What you will do:
Write down, unchanged, the entries from the first line through the line holding "genus: Tamiasciurus". Include no other line.

=== Begin Enclosure ===

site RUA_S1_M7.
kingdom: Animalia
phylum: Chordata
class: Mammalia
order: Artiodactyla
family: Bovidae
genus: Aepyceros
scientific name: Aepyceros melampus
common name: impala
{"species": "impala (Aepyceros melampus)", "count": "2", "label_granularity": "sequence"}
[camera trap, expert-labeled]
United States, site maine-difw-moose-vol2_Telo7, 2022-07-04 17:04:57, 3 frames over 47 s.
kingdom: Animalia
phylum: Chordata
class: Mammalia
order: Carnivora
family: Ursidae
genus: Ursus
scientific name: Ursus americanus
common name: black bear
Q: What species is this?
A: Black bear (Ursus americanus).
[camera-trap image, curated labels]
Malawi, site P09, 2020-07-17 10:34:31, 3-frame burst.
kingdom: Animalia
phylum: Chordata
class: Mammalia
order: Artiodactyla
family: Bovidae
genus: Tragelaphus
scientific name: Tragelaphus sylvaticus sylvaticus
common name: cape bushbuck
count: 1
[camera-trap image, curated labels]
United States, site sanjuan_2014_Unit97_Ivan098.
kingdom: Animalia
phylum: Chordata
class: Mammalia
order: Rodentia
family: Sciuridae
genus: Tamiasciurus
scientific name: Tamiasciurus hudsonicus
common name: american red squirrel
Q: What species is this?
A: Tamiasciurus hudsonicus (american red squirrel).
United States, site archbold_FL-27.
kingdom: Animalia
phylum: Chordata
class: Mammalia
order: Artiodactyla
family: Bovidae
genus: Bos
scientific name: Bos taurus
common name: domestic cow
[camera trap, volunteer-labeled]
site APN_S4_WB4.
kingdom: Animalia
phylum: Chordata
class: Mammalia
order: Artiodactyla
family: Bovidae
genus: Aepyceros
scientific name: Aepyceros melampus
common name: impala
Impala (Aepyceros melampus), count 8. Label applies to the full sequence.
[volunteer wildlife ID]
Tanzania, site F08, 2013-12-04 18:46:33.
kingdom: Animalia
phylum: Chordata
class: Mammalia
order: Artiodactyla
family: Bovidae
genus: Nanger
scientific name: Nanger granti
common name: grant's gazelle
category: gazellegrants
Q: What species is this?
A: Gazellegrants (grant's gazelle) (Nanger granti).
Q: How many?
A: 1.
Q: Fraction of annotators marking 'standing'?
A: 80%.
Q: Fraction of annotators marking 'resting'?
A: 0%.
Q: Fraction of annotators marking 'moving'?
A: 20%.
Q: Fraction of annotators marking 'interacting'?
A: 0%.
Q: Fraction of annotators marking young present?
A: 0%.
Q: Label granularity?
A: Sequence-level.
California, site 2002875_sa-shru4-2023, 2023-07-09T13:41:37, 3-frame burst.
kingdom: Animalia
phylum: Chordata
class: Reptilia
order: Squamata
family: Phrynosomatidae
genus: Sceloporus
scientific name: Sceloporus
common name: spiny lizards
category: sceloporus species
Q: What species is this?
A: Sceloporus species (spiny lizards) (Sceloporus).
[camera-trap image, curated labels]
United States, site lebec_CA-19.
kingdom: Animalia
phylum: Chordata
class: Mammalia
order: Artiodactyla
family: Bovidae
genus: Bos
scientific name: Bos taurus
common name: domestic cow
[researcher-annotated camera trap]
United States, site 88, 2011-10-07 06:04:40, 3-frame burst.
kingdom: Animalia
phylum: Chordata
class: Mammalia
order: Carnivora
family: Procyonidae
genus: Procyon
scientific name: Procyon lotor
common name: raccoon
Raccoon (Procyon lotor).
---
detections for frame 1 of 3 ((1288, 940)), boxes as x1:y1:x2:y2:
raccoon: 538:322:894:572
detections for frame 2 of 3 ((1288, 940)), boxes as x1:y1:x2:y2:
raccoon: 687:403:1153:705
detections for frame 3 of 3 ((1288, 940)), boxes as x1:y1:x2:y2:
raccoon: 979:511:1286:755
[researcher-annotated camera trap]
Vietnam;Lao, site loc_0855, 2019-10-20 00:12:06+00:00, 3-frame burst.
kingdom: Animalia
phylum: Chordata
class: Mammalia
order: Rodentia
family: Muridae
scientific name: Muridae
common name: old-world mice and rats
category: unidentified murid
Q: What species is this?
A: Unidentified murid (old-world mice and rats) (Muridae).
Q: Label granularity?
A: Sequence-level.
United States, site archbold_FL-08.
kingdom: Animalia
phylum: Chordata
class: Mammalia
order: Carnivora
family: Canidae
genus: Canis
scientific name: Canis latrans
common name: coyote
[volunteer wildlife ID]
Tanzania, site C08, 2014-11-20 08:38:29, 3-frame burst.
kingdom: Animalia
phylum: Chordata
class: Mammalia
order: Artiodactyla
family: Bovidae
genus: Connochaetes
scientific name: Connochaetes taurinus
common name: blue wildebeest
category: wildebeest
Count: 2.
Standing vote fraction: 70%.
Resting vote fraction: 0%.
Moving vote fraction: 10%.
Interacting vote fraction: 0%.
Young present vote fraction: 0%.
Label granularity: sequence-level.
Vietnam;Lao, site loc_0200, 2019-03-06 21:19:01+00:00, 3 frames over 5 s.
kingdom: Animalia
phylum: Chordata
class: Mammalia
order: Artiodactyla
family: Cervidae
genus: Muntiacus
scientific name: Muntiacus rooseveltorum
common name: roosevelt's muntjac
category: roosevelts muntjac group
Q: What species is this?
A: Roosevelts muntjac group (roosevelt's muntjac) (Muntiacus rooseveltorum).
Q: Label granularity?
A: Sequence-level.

=== End Enclosure ===

Answer to this exercise:
site RUA_S1_M7.
kingdom: Animalia
phylum: Chordata
class: Mammalia
order: Artiodactyla
family: Bovidae
genus: Aepyceros
scientific name: Aepyceros melampus
common name: impala
{"species": "impala (Aepyceros melampus)", "count": "2", "label_granularity": "sequence"}
[camera trap, expert-labeled]
United States, site maine-difw-moose-vol2_Telo7, 2022-07-04 17:04:57, 3 frames over 47 s.
kingdom: Animalia
phylum: Chordata
class: Mammalia
order: Carnivora
family: Ursidae
genus: Ursus
scientific name: Ursus americanus
common name: black bear
Q: What species is this?
A: Black bear (Ursus americanus).
[camera-trap image, curated labels]
Malawi, site P09, 2020-07-17 10:34:31, 3-frame burst.
kingdom: Animalia
phylum: Chordata
class: Mammalia
order: Artiodactyla
family: Bovidae
genus: Tragelaphus
scientific name: Tragelaphus sylvaticus sylvaticus
common name: cape bushbuck
count: 1
[camera-trap image, curated labels]
United States, site sanjuan_2014_Unit97_Ivan098.
kingdom: Animalia
phylum: Chordata
class: Mammalia
order: Rodentia
family: Sciuridae
genus: Tamiasciurus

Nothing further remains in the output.